#### The problem:
Express the listing as a Markdown table with a "Row" column for the row number and a "Line" column for the text, starting at the beginning of the listing and ending at the line containing "5. the bin slot", with both ends included. Leave out the pictures and any blank lines.

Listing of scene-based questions
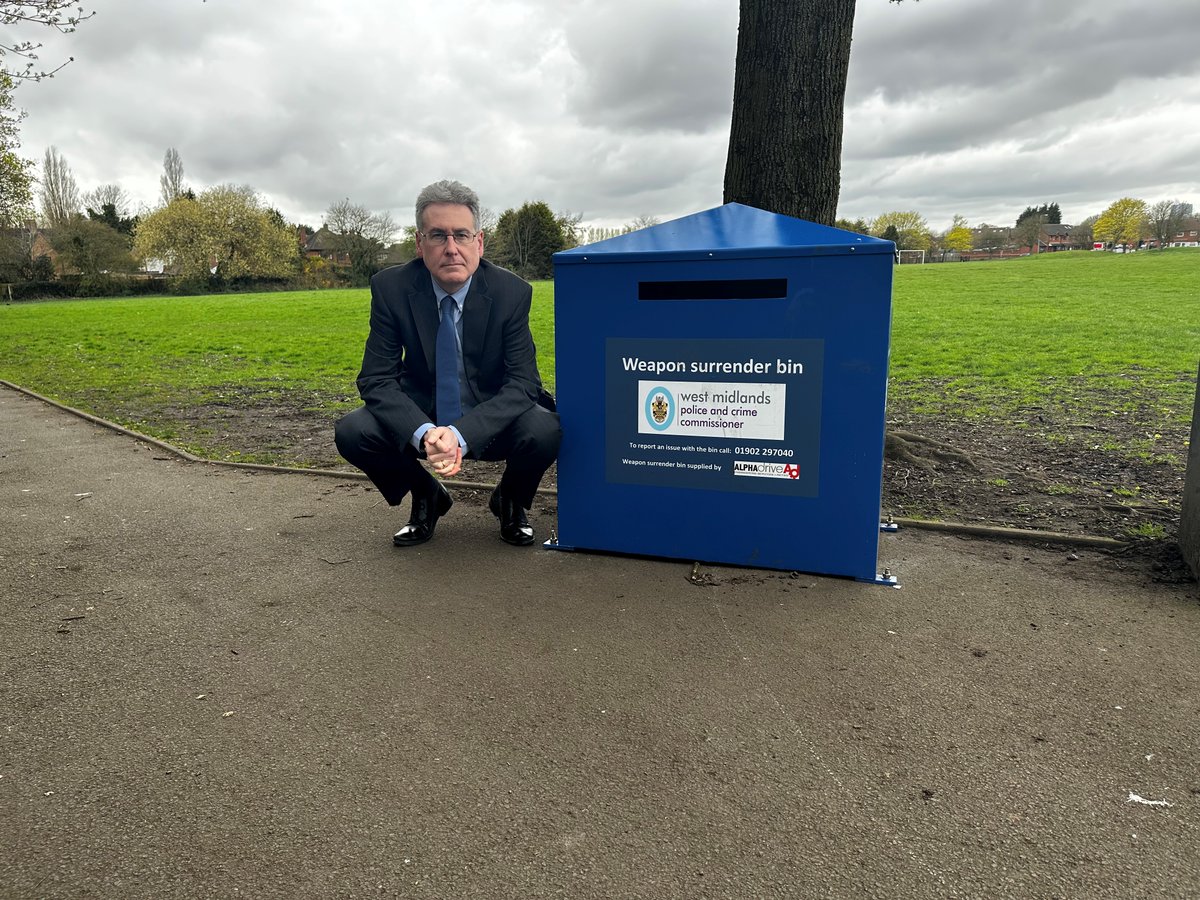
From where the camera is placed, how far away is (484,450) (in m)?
4.08

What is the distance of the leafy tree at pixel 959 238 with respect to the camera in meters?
106

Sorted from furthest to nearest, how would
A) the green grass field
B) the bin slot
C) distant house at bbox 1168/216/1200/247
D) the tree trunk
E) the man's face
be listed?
1. distant house at bbox 1168/216/1200/247
2. the green grass field
3. the tree trunk
4. the man's face
5. the bin slot

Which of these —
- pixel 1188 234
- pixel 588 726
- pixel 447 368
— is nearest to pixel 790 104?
pixel 447 368

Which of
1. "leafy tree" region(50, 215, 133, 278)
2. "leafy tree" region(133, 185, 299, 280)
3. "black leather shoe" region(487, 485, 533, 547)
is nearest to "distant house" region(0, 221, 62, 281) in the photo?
"leafy tree" region(50, 215, 133, 278)

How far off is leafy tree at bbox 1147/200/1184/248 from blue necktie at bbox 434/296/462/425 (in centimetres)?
9437

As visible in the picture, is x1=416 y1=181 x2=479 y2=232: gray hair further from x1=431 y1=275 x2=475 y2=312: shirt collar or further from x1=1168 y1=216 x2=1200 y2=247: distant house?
x1=1168 y1=216 x2=1200 y2=247: distant house

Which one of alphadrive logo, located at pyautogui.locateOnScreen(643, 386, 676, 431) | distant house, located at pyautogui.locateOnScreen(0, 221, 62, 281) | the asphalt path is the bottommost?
the asphalt path

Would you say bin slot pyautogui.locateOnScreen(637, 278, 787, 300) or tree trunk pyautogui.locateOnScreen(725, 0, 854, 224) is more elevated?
tree trunk pyautogui.locateOnScreen(725, 0, 854, 224)

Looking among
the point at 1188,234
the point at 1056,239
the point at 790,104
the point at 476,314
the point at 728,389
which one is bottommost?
the point at 728,389

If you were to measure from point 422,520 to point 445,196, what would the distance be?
1.64 m

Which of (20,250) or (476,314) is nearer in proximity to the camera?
(476,314)

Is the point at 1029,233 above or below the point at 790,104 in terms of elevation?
above

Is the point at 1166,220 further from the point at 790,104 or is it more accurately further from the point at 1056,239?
the point at 790,104

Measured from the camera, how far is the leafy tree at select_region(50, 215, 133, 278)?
2399 inches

#### Result of the exercise:
| Row | Line |
|---|---|
| 1 | From where the camera is placed, how far away is (484,450) (in m)? |
| 2 | 4.08 |
| 3 | What is the distance of the leafy tree at pixel 959 238 with respect to the camera in meters? |
| 4 | 106 |
| 5 | Sorted from furthest to nearest, how would |
| 6 | A) the green grass field |
| 7 | B) the bin slot |
| 8 | C) distant house at bbox 1168/216/1200/247 |
| 9 | D) the tree trunk |
| 10 | E) the man's face |
| 11 | be listed? |
| 12 | 1. distant house at bbox 1168/216/1200/247 |
| 13 | 2. the green grass field |
| 14 | 3. the tree trunk |
| 15 | 4. the man's face |
| 16 | 5. the bin slot |